- Aim of the task: Please copy the lines from the one containing "Which of the" through the last line below, inclusive, and reproduce them word for word.

- Data for processing:
>> Begin

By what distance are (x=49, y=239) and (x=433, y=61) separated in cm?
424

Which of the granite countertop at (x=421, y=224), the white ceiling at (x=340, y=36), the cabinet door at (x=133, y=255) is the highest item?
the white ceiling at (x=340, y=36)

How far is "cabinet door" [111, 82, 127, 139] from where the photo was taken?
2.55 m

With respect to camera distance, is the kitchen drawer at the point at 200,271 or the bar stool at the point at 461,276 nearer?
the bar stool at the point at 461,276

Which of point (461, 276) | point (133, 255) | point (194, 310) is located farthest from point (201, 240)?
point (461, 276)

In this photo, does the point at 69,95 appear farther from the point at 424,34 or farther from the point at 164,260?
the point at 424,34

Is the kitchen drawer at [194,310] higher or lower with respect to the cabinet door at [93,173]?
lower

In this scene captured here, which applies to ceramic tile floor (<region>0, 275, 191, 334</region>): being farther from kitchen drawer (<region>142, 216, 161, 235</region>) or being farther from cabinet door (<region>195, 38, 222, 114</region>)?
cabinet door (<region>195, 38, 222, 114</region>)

>> End

- Finished exercise:
Which of the granite countertop at (x=421, y=224), the white ceiling at (x=340, y=36), the cabinet door at (x=133, y=255) is the highest item?
the white ceiling at (x=340, y=36)

How far is "cabinet door" [111, 82, 127, 139] from where the photo was taken?
2.55 m

With respect to camera distance, is the kitchen drawer at the point at 200,271 or the bar stool at the point at 461,276 nearer?
the bar stool at the point at 461,276

Which of point (461, 276) | point (133, 255) | point (194, 310) is located farthest from point (201, 240)?
point (461, 276)

In this photo, does the point at 69,95 appear farther from the point at 424,34 or farther from the point at 164,260?
the point at 424,34

Is the kitchen drawer at [194,310] higher or lower with respect to the cabinet door at [93,173]?
lower

In this scene captured here, which applies to ceramic tile floor (<region>0, 275, 191, 334</region>): being farther from kitchen drawer (<region>142, 216, 161, 235</region>) or being farther from cabinet door (<region>195, 38, 222, 114</region>)?
cabinet door (<region>195, 38, 222, 114</region>)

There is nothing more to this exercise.